BATH’S Fashion Museum is set to reopen in autumn 2030 as architects have been appointed to turn Bath’s old post office into its new home.

The iconic institution has been homeless since the National Trust took back its former premises at the Assembly Rooms in 2022.

Now the Fashion Museum is set to reopen at a new location in the city centre. Architects 6a have been handed the job of turning the Grade II listed old post office on the corner of New Bond Street into a “state-of-the-art 21st-century cultural institution.”

Construction is expected to start in 2027, with the museum expected to open its doors in the autumn of 2030 — eight years after it closed at its former home of the Assembly Rooms. The museum will include new learning spaces for workshops, lectures, and school visits, a cafe and shop, and venues for hire.

Paul Roper, Bath and North East Somerset Council’s cabinet member for economic and cultural sustainable development, said: “The creation of our new Fashion Museum is of national and international significance. This is reflected in the outstanding architectural practices who tendered for this project.

“This is going to be a new, world class institution in a UNESCO World Heritage City and there is huge excitement that, at long last, we will be able to display our unique and outstanding fashion collection in a setting it fully deserves.”

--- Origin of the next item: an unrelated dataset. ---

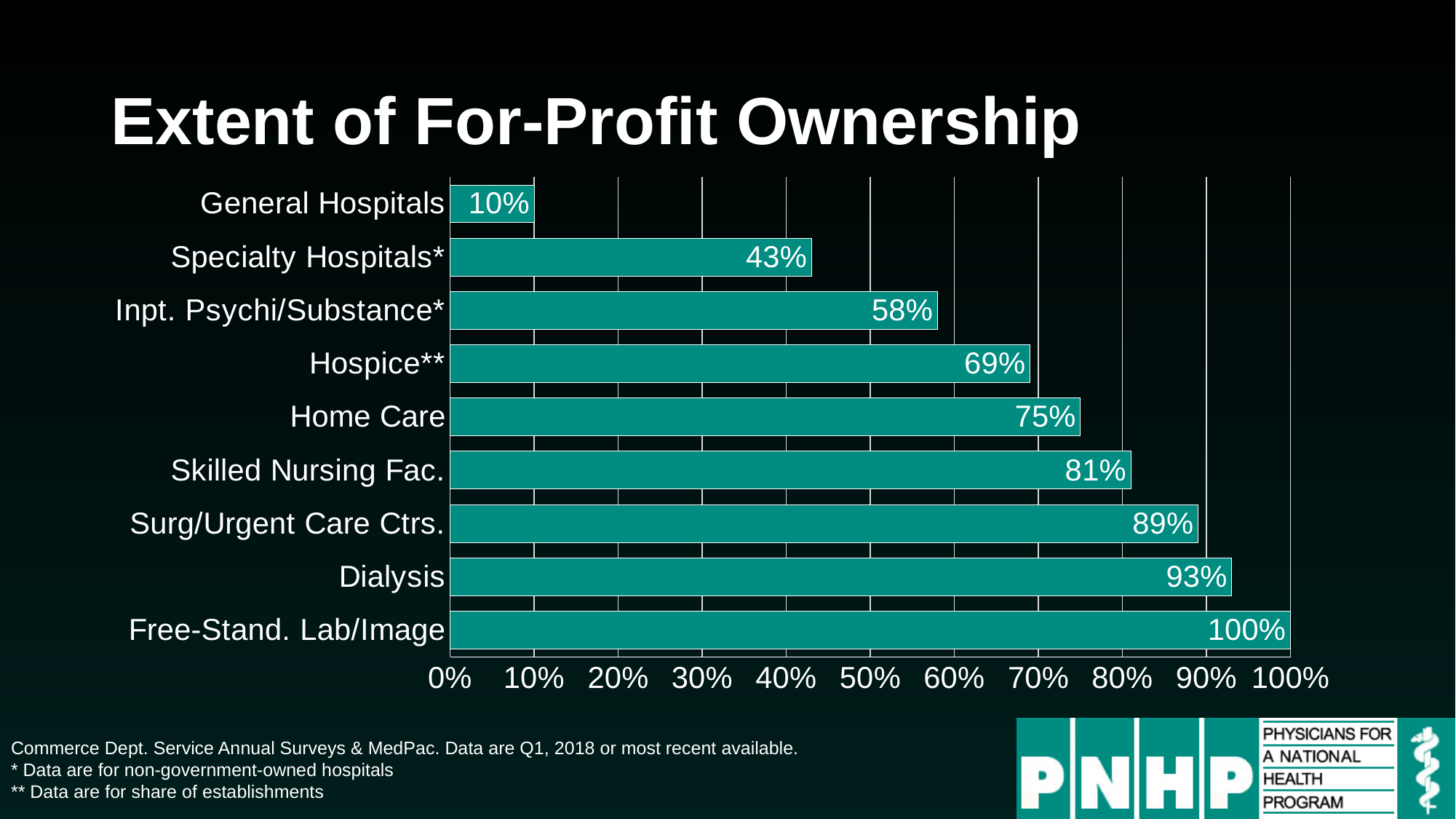
What is the difference between the values for Surg/Urgent Care Ctrs. and General Hospitals? 79% What is the title of the chart? Extent of For-Profit Ownership What is the value shown for Dialysis? 93% What is the difference between the values for Skilled Nursing Fac. and Hospice**? 12% Is the value for Hospice** greater or less than 60%? greater What is the for-profit ownership value for Home Care? 75% How many categories are shown in the chart? 9 What is the value shown for Specialty Hospitals*? 43% Which category has the lowest for-profit ownership? General Hospitals Which category has the highest for-profit ownership? Free-Stand. Lab/Image Which is larger, the value for Inpt. Psychi/Substance* or the value for Home Care? Home Care What kind of chart is shown on the slide? Bar chart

The award-winning architecture firm specialises in “sensitively transforming” historic spaces and previous projects include gallery spaces at the Tate Liverpool and the South London Gallery. Tom Emerson, co-founder of 6a, said: “We are delighted to be selected to design the Fashion Museum Bath. Fashion, re-use, museums, and galleries have been central to our practice, and we look forward to bringing these threads together in this ambitious project.

“The Fashion Museum’s collection, just like the architecture of Bath, is an incredible source of inspiration and we are excited to work with the museum team to bring it to the broadest of audiences.”

The original Fashion Museum collection was gifted to the city by Doris Langley Moore in 1959, although it has since been added to. There are now over 100,000 objects in the Fashion Museum collection, ranging from the 1600s up to modern day.

The Fashion Museum had to leave its former home of 60 years at the Assembly Rooms in October 2022 after the National Trust, which owns the historic building, exercised a break clause in its lease.